## BUT VISÉ 1:
Renvoyez à l'identique l'ensemble des lignes qui suivent le passage, sans en omettre aucune.

La guerre se poursuivait avec des chances diverses entre l’Espagne et la Hollande ; l’Angleterre était neutre en apparence ; mais les deux grands personnages qui commandaient sur le littoral, le lord gardien des cinq ports et l’amiral de la flotte de la Manche, étaient au nombre des pensionnaires de l’Espagne et, en toute circonstance, molestaient les marins hollandais que les hasards de la mer amenaient sur les côtes anglaises. Comme de juste, les Hollandais rendaient aux Anglais les mauvais traitemens qu’ils en avaient reçus, et notamment ils s’efforçaient de les évincer des îles de la Sonde et des Moluques, ou ils s’attribuaient le monopole du commerce des épices. Gondomar fit entrevoir à Jacques que le roi d’Espagne serait bientôt maître de Leyde et d’Amsterdam, comme il était déjà maître d’Anvers : si les Anglais se joignaient à lui, ils auraient leur part dans la conquête. Un traité secret d’alliance éventuelle contre la Hollande fut débattu, traité si secret que le roi, le prince de Galles, Buckingham et Dighy, ambassadeur d’Angleterre à Madrid, en eurent seuls connaissance. Gondomar eut l’adresse de s’en faire offrir la minute, qu’il s’empressa de transmettre à Madrid. C’était le renversement de la politique populaire et traditionnelle de l’Angleterre.

## BUT VISÉ 2:
Les affirmations suivantes concordent-elles avec le passage fourni ? Pour chacune, répondez par oui ou non et citez mot pour mot les termes du passage qui permettent de trancher.
(a) L'Angleterre était ouvertement en guerre contre la Hollande.
(b) Gondomar transmit à Madrid la minute du traité secret.
(c) Le roi d'Espagne était déjà maître d'Anvers.

## LES LIGNES:
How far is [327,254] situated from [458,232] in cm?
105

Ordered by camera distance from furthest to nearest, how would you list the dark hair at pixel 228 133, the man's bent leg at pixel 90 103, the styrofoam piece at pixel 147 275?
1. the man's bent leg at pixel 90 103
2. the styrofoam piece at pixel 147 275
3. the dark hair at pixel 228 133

## RÉPONSE FINALE 1:
How far is [327,254] situated from [458,232] in cm?
105

Ordered by camera distance from furthest to nearest, how would you list the dark hair at pixel 228 133, the man's bent leg at pixel 90 103, the styrofoam piece at pixel 147 275?
1. the man's bent leg at pixel 90 103
2. the styrofoam piece at pixel 147 275
3. the dark hair at pixel 228 133

## RÉPONSE FINALE 2:
(a) Non : « l’Angleterre était neutre en apparence ».
(b) Oui : « Gondomar eut l’adresse de s’en faire offrir la minute, qu’il s’empressa de transmettre à Madrid ».
(c) Oui : « comme il était déjà maître d’Anvers ».